"""

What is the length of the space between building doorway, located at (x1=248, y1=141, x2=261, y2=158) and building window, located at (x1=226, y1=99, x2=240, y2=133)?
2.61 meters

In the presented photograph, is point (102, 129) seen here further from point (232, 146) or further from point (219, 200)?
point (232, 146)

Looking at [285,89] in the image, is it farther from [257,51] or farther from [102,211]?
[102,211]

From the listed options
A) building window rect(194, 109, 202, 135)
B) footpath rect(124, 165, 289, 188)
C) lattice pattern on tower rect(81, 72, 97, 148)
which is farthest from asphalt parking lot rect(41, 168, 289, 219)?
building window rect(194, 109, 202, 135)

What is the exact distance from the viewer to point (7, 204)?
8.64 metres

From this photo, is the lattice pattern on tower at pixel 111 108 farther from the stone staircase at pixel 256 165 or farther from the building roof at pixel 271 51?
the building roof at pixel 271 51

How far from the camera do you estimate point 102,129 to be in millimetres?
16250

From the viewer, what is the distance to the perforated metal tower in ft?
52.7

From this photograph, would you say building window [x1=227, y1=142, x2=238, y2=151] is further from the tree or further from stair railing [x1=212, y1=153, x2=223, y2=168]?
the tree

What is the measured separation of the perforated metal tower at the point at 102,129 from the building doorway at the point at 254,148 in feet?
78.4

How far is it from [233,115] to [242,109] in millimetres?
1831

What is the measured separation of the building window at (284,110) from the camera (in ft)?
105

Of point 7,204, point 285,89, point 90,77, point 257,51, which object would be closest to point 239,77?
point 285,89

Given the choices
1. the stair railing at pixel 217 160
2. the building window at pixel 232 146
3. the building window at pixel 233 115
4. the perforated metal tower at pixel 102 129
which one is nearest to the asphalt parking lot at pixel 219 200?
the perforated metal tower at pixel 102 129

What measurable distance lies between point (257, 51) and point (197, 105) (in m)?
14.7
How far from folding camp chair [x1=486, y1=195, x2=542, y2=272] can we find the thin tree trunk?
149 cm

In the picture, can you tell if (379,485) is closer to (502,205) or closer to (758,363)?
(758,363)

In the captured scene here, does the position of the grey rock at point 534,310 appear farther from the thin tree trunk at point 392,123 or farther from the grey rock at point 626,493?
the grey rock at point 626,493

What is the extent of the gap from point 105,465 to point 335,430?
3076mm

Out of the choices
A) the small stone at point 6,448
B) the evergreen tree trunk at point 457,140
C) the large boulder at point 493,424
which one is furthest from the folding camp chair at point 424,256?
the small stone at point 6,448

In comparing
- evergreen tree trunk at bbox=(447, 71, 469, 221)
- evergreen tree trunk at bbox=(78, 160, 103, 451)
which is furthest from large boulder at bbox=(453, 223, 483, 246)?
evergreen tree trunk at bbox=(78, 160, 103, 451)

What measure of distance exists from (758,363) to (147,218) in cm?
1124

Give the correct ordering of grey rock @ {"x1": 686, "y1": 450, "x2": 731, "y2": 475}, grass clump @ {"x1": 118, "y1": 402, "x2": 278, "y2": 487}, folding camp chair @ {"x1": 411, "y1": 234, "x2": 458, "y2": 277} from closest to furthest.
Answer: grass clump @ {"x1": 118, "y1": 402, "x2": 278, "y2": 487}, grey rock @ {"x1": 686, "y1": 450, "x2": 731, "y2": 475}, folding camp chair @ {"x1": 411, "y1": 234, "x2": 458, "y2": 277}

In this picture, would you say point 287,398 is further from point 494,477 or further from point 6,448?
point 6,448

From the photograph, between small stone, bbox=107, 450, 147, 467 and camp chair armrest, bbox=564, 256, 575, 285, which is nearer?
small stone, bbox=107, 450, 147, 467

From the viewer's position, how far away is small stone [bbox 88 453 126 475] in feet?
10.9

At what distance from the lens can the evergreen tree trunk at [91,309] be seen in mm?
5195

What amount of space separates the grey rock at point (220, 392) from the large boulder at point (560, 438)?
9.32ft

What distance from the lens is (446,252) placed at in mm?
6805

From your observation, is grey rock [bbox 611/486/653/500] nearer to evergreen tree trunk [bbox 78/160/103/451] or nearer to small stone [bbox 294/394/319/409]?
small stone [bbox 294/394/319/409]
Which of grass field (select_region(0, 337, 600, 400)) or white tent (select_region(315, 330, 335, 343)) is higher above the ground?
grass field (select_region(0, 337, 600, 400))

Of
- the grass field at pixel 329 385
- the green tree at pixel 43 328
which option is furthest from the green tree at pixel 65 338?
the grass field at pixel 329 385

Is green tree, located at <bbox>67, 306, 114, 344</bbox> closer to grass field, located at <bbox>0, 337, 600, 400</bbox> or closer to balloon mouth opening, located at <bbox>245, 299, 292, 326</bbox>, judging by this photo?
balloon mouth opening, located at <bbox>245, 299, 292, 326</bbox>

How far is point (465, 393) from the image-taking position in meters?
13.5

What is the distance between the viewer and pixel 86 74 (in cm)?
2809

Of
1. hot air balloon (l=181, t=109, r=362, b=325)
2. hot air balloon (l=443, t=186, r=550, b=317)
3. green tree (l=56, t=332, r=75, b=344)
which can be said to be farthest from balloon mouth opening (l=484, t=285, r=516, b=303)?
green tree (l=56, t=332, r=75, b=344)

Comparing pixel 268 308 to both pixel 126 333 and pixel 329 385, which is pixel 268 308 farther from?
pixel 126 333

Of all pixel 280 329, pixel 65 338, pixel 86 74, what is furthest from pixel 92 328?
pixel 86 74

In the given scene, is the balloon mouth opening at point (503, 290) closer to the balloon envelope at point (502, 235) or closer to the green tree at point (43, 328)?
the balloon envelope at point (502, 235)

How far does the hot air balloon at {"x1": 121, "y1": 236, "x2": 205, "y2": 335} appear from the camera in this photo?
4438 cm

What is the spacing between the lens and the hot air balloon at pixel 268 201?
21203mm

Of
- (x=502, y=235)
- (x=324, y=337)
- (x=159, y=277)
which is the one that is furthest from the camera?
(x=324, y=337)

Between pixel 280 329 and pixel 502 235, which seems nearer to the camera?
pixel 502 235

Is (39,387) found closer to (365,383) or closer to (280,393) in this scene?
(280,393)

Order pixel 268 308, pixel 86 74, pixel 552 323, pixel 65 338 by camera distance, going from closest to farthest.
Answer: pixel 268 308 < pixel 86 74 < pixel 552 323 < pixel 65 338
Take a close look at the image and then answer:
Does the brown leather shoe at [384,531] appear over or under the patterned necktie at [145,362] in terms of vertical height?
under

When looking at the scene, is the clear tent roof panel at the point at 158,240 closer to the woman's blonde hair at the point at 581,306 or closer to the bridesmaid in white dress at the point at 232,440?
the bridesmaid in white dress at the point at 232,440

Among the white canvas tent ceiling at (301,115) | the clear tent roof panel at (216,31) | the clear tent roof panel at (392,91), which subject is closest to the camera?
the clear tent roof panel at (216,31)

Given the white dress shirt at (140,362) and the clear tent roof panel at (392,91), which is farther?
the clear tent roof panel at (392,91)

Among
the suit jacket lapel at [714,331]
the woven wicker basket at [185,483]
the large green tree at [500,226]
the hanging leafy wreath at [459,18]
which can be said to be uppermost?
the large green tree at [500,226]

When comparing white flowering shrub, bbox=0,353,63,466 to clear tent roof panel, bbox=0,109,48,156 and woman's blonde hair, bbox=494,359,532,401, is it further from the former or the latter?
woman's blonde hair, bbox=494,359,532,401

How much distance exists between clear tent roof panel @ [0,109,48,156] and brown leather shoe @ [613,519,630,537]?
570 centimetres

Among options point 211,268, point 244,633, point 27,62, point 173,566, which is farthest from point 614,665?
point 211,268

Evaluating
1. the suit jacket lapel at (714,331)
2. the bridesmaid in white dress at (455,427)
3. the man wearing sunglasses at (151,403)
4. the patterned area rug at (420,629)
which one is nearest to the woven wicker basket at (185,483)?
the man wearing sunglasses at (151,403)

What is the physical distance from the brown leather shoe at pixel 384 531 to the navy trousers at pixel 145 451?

"""

- [What you are asked to do]
Starting with the line that contains "In comparing" and going on through the line that contains "Answer: grass clump", write those lines out again, changing "furthest" to "farthest" and leaving everything else as it is.

- [Answer in full]
In comparing
- evergreen tree trunk at bbox=(447, 71, 469, 221)
- evergreen tree trunk at bbox=(78, 160, 103, 451)
which is farthest from large boulder at bbox=(453, 223, 483, 246)?
evergreen tree trunk at bbox=(78, 160, 103, 451)

What measure of distance exists from (758,363) to (147,218) in cm?
1124

Give the correct ordering of grey rock @ {"x1": 686, "y1": 450, "x2": 731, "y2": 475}, grass clump @ {"x1": 118, "y1": 402, "x2": 278, "y2": 487}, folding camp chair @ {"x1": 411, "y1": 234, "x2": 458, "y2": 277} from closest to farthest.
Answer: grass clump @ {"x1": 118, "y1": 402, "x2": 278, "y2": 487}, grey rock @ {"x1": 686, "y1": 450, "x2": 731, "y2": 475}, folding camp chair @ {"x1": 411, "y1": 234, "x2": 458, "y2": 277}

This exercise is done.